▸ **Short problem**:
Copy the listing from its beginning through the line containing "4. (632,755)", replacing "viewer" with "observer" and changing nothing else. Leave out the pictures.

═════ Recorded information ═════

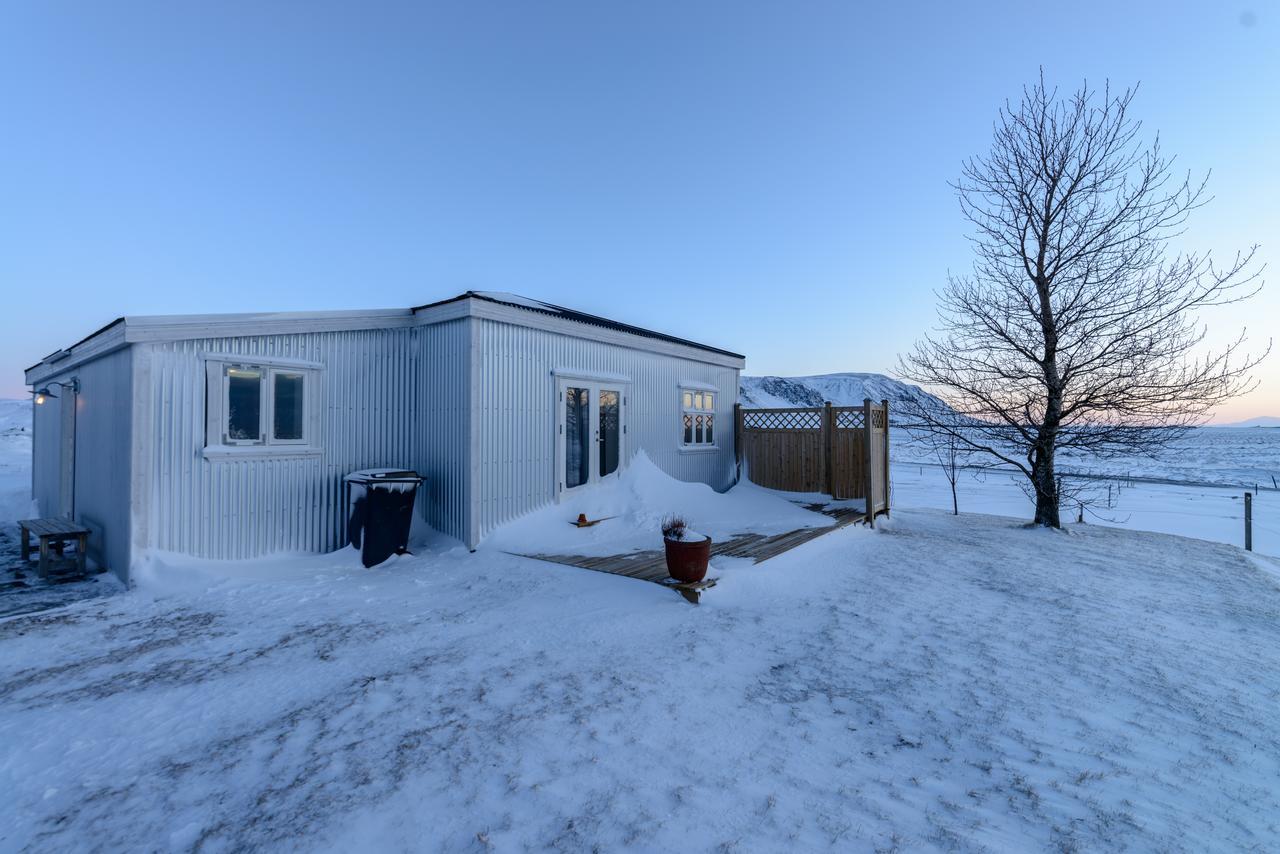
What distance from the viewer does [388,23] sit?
9.96 meters

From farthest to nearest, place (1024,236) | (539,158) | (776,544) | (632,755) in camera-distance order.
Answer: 1. (539,158)
2. (1024,236)
3. (776,544)
4. (632,755)

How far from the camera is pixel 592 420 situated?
8.56m

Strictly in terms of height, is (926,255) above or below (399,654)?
above

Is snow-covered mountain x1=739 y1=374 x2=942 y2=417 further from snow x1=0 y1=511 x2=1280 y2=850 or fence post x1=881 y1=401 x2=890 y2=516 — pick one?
snow x1=0 y1=511 x2=1280 y2=850

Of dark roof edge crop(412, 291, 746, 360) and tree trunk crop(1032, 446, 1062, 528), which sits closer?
dark roof edge crop(412, 291, 746, 360)

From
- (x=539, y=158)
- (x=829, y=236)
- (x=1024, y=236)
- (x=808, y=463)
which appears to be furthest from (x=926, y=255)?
(x=539, y=158)

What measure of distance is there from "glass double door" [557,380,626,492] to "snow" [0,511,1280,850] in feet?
8.81

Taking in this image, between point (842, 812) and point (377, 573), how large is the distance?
18.0 feet

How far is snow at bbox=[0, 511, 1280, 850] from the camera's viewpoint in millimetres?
2203

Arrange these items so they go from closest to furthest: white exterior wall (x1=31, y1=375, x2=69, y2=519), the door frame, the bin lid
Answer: the bin lid
the door frame
white exterior wall (x1=31, y1=375, x2=69, y2=519)

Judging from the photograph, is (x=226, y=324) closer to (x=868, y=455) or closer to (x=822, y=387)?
(x=868, y=455)

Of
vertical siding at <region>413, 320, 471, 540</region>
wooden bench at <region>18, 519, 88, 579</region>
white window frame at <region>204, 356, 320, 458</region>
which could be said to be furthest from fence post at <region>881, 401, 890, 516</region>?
wooden bench at <region>18, 519, 88, 579</region>

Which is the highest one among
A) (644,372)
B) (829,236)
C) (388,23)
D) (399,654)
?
(388,23)

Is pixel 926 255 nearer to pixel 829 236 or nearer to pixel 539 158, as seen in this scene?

═════

▸ **Correct output**:
What distance from the observer does [388,23] sit?
9.96 meters

From farthest to nearest, place (1024,236) | (539,158) | (776,544) | (632,755) in camera-distance order.
Answer: 1. (539,158)
2. (1024,236)
3. (776,544)
4. (632,755)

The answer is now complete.